Retirement plan options for small business owners (SCHW, TROW)

Retirement plan options for small business owners (SCHW, TROW)

Small business owners tend to focus on their day-to-day activities. They are consumed by ensuring products and/or services are delivered to customers, and by identifying ways to grow. These business owners are typically very motivated, but many are not focused on themselves and their own financial futures – especially retirement plans. This is where the knowledge and skills of a financial advisor can be invaluable. (For more information, see: Do Small Business Owners Need Financial Advisors? )

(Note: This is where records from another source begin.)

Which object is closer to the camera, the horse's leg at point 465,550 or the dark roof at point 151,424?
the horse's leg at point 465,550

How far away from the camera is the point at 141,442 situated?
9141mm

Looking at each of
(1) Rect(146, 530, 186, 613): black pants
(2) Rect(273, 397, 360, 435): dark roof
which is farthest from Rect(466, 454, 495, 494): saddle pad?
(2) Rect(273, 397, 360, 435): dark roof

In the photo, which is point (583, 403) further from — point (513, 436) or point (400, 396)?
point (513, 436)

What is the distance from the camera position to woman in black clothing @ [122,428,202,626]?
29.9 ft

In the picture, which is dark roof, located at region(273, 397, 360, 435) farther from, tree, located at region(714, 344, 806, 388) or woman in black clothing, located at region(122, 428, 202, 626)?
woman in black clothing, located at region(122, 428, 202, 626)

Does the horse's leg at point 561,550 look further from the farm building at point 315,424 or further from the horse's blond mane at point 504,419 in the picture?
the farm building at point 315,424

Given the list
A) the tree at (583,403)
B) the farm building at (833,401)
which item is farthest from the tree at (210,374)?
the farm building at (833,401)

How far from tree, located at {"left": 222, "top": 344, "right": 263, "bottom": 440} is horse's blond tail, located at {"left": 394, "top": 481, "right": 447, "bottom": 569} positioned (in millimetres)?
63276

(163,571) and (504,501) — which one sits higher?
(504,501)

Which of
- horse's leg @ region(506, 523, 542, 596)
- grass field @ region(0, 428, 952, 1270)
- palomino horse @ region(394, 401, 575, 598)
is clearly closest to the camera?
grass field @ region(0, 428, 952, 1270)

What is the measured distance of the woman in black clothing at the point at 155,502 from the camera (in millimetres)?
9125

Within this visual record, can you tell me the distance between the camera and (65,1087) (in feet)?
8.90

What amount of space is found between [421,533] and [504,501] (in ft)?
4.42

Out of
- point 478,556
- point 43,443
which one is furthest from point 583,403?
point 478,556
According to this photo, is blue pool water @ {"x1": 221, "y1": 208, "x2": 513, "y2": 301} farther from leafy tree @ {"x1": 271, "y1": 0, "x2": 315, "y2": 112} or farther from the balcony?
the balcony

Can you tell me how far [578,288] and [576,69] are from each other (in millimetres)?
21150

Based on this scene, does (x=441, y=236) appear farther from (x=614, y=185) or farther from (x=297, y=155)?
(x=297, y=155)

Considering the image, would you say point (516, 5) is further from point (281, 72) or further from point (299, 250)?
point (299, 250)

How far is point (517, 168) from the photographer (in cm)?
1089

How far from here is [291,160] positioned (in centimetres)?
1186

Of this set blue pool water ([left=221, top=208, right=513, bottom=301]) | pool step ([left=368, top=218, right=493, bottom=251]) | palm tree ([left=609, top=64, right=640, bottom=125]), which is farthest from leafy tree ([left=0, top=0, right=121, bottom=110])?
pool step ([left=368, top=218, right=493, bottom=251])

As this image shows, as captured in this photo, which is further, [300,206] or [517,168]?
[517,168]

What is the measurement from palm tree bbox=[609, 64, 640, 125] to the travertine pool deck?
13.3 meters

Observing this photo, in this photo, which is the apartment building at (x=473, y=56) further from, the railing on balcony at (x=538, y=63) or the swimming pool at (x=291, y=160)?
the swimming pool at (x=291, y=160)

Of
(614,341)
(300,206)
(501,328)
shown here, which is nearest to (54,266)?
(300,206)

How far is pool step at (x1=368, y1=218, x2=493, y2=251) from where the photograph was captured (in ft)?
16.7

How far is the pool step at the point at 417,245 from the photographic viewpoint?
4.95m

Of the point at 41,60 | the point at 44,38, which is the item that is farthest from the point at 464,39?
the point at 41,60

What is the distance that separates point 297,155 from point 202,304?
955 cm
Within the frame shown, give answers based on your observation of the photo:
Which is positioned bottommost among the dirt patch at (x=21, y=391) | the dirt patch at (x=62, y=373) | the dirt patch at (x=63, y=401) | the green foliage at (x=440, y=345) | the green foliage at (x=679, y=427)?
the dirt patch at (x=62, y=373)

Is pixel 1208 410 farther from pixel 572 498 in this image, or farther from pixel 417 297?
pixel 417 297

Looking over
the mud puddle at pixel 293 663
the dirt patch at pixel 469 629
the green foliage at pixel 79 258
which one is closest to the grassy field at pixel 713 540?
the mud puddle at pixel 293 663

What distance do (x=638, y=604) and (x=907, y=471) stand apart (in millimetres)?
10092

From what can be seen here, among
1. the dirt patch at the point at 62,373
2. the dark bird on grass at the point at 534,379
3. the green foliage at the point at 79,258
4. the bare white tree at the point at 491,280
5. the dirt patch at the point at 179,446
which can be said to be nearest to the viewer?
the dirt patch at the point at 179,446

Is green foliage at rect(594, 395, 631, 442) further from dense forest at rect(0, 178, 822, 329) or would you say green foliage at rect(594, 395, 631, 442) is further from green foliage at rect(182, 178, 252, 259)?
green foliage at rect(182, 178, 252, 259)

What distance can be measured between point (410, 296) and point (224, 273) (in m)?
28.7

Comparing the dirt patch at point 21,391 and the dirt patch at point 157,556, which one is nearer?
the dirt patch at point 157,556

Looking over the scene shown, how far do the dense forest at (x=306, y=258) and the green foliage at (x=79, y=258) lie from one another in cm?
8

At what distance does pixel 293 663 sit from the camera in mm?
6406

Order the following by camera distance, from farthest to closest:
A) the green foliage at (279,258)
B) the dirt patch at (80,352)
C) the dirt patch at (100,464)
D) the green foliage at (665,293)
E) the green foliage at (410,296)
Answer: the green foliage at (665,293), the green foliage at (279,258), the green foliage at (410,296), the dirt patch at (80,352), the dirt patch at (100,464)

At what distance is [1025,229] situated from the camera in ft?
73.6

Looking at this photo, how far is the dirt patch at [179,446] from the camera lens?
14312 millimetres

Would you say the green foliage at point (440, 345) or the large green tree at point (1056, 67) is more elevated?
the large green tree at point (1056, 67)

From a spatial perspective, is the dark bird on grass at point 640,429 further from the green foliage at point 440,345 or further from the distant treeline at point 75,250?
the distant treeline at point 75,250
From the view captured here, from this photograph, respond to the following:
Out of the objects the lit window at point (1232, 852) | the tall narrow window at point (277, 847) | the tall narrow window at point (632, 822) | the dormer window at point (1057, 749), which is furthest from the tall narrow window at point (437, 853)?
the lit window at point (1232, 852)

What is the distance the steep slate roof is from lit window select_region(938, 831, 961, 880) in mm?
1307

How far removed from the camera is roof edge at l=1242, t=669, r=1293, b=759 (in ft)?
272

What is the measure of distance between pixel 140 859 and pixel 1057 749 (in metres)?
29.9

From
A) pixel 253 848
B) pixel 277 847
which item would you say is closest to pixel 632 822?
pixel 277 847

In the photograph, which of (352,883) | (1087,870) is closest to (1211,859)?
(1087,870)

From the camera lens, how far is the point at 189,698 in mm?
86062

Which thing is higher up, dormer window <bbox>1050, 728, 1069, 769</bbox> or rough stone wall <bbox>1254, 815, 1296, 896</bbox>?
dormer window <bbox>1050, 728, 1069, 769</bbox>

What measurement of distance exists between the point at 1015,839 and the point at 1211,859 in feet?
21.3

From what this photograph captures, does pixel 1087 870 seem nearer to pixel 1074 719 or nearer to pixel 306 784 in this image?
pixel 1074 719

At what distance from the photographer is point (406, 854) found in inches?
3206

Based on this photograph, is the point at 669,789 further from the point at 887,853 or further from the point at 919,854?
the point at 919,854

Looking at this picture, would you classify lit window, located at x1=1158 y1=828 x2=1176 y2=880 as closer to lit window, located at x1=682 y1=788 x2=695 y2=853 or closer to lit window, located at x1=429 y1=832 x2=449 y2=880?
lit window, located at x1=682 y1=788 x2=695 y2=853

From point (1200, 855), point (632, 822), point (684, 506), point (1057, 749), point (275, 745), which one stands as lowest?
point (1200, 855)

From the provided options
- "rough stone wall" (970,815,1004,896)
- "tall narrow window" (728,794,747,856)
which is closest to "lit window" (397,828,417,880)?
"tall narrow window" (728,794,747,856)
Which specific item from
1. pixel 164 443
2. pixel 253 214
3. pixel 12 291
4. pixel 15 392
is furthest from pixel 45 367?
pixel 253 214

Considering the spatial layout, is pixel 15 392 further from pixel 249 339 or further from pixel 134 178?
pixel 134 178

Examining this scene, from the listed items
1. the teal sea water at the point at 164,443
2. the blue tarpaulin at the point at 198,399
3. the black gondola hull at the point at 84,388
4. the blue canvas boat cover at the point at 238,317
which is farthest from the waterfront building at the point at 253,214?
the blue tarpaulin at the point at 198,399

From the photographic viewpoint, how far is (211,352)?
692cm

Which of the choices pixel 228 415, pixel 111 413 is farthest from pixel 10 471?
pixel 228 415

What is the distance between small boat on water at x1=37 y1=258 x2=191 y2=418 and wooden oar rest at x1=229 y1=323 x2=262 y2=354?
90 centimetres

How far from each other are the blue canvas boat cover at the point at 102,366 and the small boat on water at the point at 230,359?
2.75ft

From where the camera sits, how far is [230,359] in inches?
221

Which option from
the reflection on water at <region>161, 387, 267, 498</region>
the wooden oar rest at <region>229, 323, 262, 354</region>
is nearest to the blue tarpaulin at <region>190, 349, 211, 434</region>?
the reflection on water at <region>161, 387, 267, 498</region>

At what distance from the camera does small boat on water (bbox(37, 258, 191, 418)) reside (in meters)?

In your role as an advisor, you can help business owners take a step back and look at the big picture. And you can help them realize that they need to plan to make all their hard work pay off for them and their family members. The good news is, there are many retirement options you can offer your small business clients. (For more information, see: Plans the Small Business Owner Can Create .)

SEP-IRA

Simplified employee pension applies to small business owners and self-employed workers (including workers who employ others). It can be used by sole proprietors, partnerships, and corporations, and it is easy to establish and maintain. This plan also offers a high degree of flexibility, as it can be set up and funded for the previous tax year up to the date the company's tax return is filed (including filing extensions). (For related reading, see: Benefits of a Simple IRA .)

All contributions to a SEP-IRA are made by the employer and are deductible as a business expense. Employers can match up to 25% of workers' compensation up to a maximum of 53.000 USD for 2015 contribute. Withdrawals from the plan are available at any time and are generally subject to income taxes; a 10% early withdrawal penalty may apply if the plan participant is younger than 59½. The SEP-IRA can be rolled over into a traditional retirement account. (For more, see: Traditional IRAs: Introduction .)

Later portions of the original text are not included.